問題解決思考の入門書といわれる「問題解決プロフェッショナル」の初版が発売されたのが1997年。その頃から社会人の基礎能力として問題解決能力が必須と言われるようになりました。この本がベストセラーになってから20年以上経過していますが、問題解決力を発揮できる人は増えているでしょうか?私の印象ではまだまだ・・・です。30代・40代・50代の方は必要性を痛感していらっしゃる方・自発的に学ぼうとしている方が多いけれど、20代だと一部の成長意欲の高い方が学んでいる程度。
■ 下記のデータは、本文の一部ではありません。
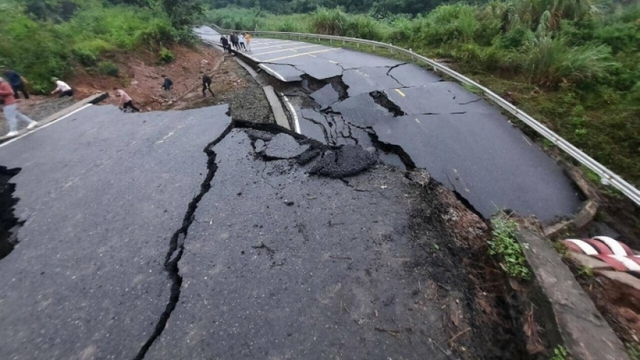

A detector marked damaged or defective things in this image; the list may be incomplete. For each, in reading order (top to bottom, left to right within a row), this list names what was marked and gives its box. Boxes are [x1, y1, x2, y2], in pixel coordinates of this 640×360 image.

cracked asphalt surface [0, 100, 520, 358]
cracked asphalt surface [198, 26, 584, 222]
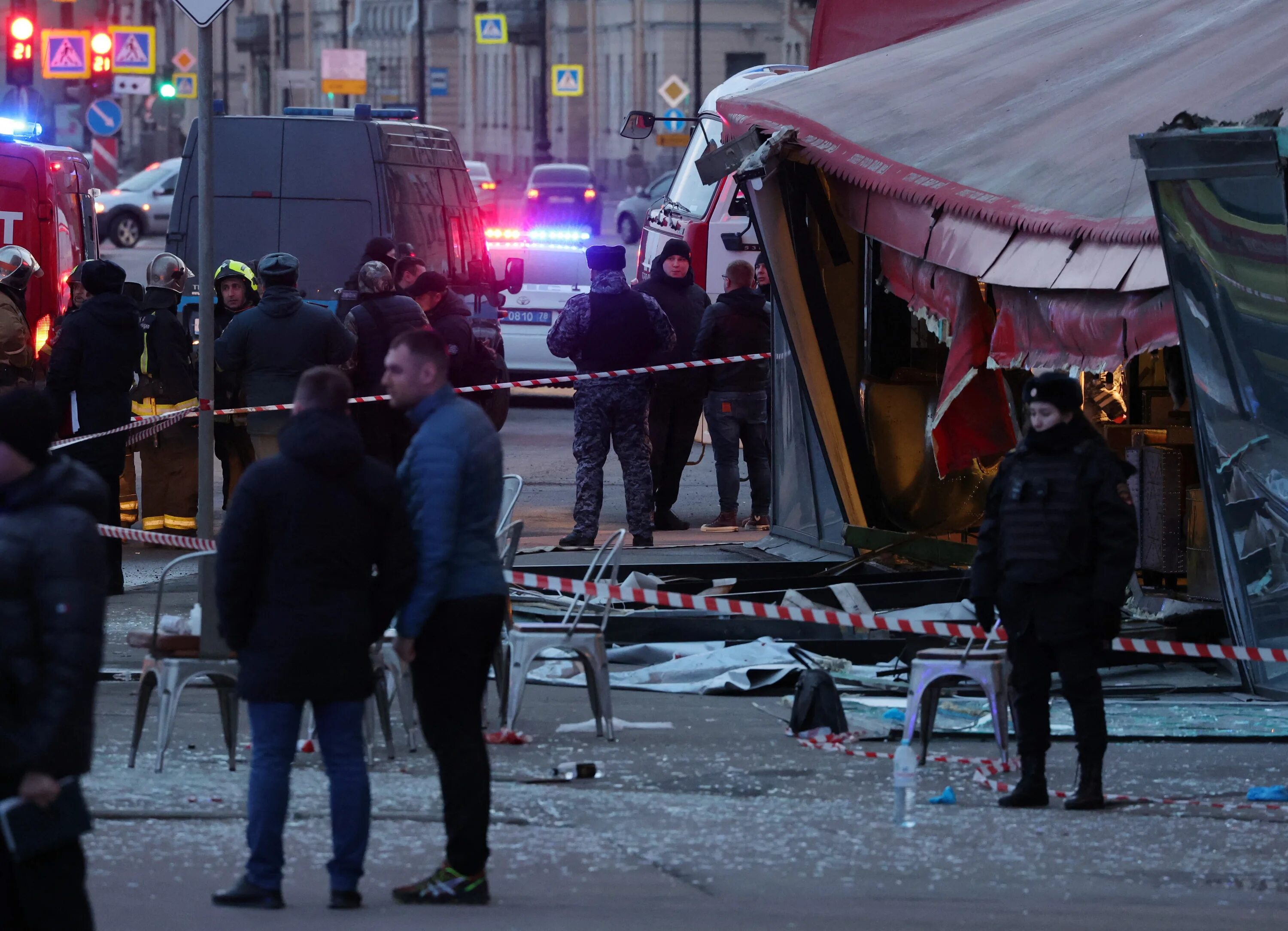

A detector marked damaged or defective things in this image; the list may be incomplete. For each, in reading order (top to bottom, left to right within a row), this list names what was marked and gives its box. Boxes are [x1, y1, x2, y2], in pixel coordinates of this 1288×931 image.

damaged structure [690, 0, 1288, 694]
「問題解決能力を習得するように」と組織的に取り組まれている企業も増えていて、知識としては知ってはいるけれど、実践となると多くの企業で道半ばな状態だと感じています。

1.そもそも問題解決とは何をいうのか

■問題、そして問題解決とは

実は問題解決が何であるかを明確に説明できる人がとても少ないのが実状です。問題解決は下図のフレームワークに沿って考えることが大切です。

※問題解決に使える「フレームワーク」・思考を助ける「フレームワーク」は数多く存在します。ここでご説明するのは問題解決の基本中の基本です。この構造がわかっていなければ、どんなにカッコいいフレームワークを使っても意味はありません。

問題解決のフレームワーク

ありたい姿・現状・ギャップの3つが必要

この図に書かれている「ありたい姿」(ゴールと呼ぶこともあります)、「現状」の認識、そのありたい姿と現状との「ギャップ」の3要素が問題解決には欠かせません。
問題とはありたい姿と現状にギャップがあることを指し、問題解決とはそのギャップを解消してありたい姿を実現するためのプロセスなのです。
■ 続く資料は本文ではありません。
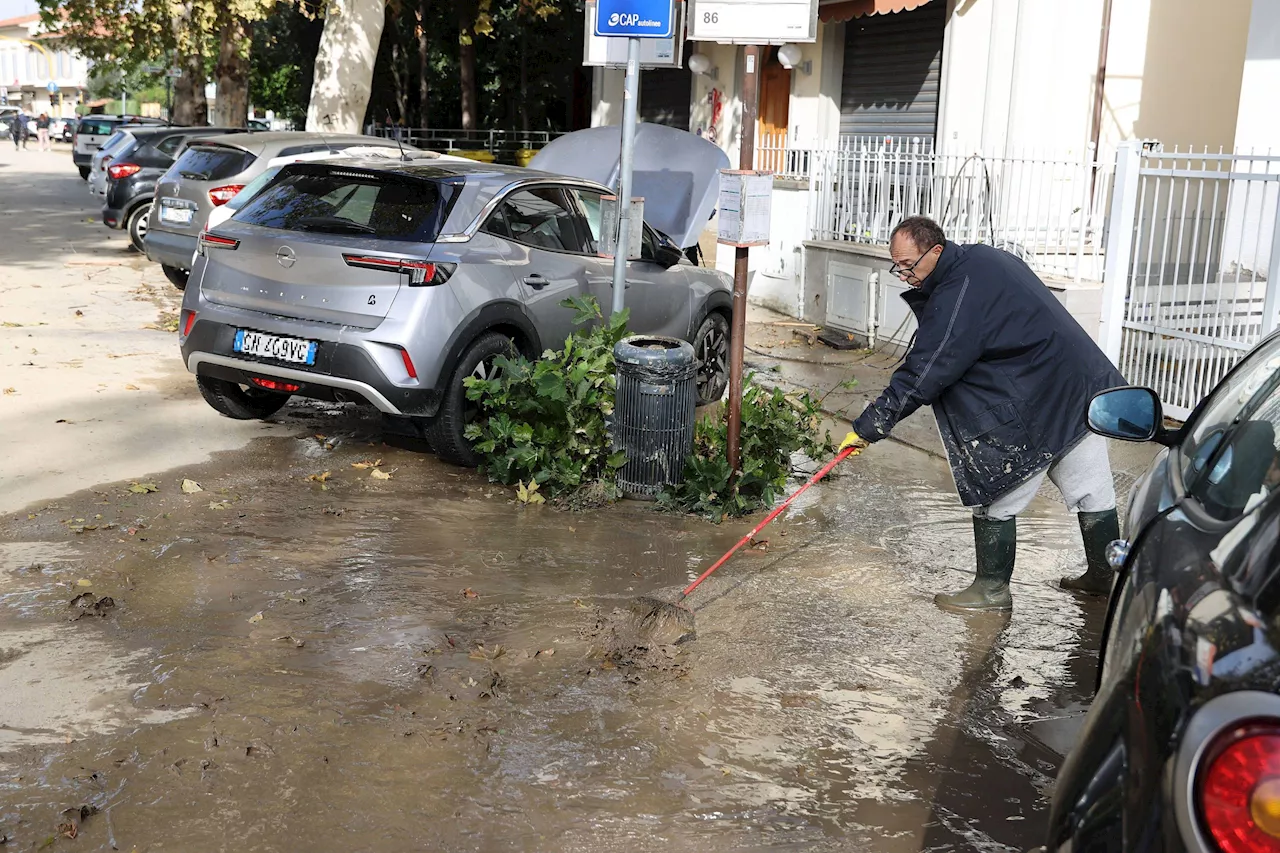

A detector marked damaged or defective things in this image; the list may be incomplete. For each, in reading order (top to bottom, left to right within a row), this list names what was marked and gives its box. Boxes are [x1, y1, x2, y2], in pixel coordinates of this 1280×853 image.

「ありたい姿(ゴール)」「現状」「ギャップ」の3点そろって、はじめて問題解決のスタートなのです。

■問題と課題の違いを説明できるか?

次に大事なのは、「問題」と「課題」の違いが明確になっているか、です。多くの方がこの違いがあいまいなまま、問題という言葉を使ってみたり課題という言葉を使ってみたり。ビジネスの場面で問題解決的に使う場合にはここをはっきり使い分ける必要があります。問題解決のための具体的な対策を「課題」といいます。先ほどのフレームワークに沿って説明すると、ありたい姿と現状のギャップを解消するための方法を「課題」といいます。問題が先にあって、それから課題です。この順番は重要です。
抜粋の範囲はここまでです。